* TEXT PROVIDED:

Biles stated that she couldn’t sleep all night and was shaking the night before the event day, due to excessive stress. Later, she withdrew from the match but only to return stronger. After training hard for another match, she won U.S. bronze.
Gymnast’s mental health advocacy for athletes is a staunch debate-starter as to how much is too much for a sportsperson?
Canada’s Quinn becomes first trans athlete to win Olympic
Another history making moment was observed on Friday when the first ever openly-transgender Canadian athlete Quinn won the nation a gold medal. Member of the women’s soccer team of Canada, Quinn is also the first non-binary athlete to win an Olympic medal.
This isn’t the first time that Quinn won the medal. They previously won a bronze medal with the Team in 2016 Rio Olympics. However, it was only in Sept 2020 that they openly came out as trans.
Norwegian women team brings down the sexism
After more than 15 rigorous years of campaigning the Norwegian female beach handball team finally decided to shut down the sexist outfit culture in the Olympics. Dumping down the traditional bikini bottoms that women are mandated to wear during the match, the team made history by wearing thigh-length shorts same like their male counterparts.
The protest resulted in the final decision during the July European championship and was unfortunately, fined 1,500 euros (£1,295) for going against the dress code. Still a long way to go or the Games fraternity.
However, women in the team received ample support, the major being Pink who offered to pay the fine for the team.
Voluntary Shared Gold medal
Tokyo Olympics 2020 were a fanfare of historic moments. Another on the list is the shared gold medal won in the High Jump match. What makes this shared win most special is the fact that the pair voluntarily decided to share medal instead of going for a jump-off, sending out the message of “friendship, solidarity and fair play”.
Qatar’s Mutaz Essa Barshim and Italy’s Gianmarco Tamberi emerged as the stars of the day after acknowledging each other’s brilliant performance. While generally Olympics doesn’t allow sharing medals, High Jump and Pole Vault are the only exceptions.
Philippines’ first gold ever
The small Southeast Asian country finally opened its gold medal account with the Tokyo Olympics 2020. Athlete Hidilyn Diaz won the nation its first ever Olympic gold medal for weightlifting whopping 127kg.

* WHAT YOU WILL DO:
Extend the text on historic moments at the Tokyo Olympics 2020, picking up after its final sentence about Hidilyn Diaz's weightlifting gold.

* DATA UNDER STUDY:

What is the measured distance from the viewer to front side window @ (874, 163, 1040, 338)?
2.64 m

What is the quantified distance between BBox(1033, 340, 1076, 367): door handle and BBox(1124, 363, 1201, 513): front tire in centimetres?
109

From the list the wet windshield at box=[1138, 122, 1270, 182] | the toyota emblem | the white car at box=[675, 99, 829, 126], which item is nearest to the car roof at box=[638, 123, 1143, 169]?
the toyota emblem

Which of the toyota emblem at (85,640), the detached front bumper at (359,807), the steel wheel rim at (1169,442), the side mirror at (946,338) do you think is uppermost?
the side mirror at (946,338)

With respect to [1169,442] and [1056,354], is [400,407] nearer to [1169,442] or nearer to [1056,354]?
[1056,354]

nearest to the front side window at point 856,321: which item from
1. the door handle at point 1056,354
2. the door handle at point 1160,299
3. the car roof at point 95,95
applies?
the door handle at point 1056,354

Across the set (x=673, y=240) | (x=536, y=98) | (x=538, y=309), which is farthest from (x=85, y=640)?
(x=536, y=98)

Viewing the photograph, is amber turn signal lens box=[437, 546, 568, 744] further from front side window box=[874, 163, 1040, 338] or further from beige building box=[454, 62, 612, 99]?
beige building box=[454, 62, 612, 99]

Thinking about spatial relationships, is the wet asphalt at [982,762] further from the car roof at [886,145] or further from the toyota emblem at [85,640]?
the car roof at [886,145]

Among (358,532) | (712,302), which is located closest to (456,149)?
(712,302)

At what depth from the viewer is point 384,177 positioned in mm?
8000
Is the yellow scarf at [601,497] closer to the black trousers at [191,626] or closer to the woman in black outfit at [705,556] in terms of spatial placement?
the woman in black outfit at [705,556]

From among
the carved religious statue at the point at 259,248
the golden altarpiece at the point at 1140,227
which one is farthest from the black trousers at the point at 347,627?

* ANSWER SECTION:
The 30 years-old Diaz broke Olympic record by lifting 224kg in combine weight. This is a historic moment for the nation as prior to this gold win, the nation had a tally of just 10 medals- 7 bronze and 3 silvers.
This landmark victory holds more gravitas as Diaz’s Olympic preparations, like many other athletes, was haulted due to COVID-19 restriction while being stuck in Malaysia.
The miraculous sibling victory
The Japanese siblings Hifumia and Uta made history after winning a gold medal each on the same day in individual sports. While it sounds like the plot of a motivational Hollywood movie, Tokyo Olympics 2020 were no less than one.
The younger Uta, 21 years-old, first won a gold in the judo finals of the women’s 52 kg division. This win was followed by the elder sibling Hifumi, 23-years-old who carried the legacy ahead in the men’s 66 kg final.
Gender acceptance and true “pride” with Tom Daley
Tom Daley might not be the first gay man to win an Olympic medal, however, he still was a trailblazer of LGBTQ rights. The British diver not just won two medals- a gold and a bronze- for the nation, he redefined and solidified what gender acceptance looks like at a global stage.
Daley spoke openly about his sexuality and the struggles after winning the medal with the cornerstone statement, “I feel incredibly proud to say that I am a gay man and also an Olympic champion.”
Sending out the message what a man in sports look like, Tom Daley didn’t shy away from embracing his true self while he was knitting during the event. Daley told the Sky News that he loves knitting and that it is a part of his mindfulness practice.
He thanked his mother, husband and son for “helping him feel so loved”.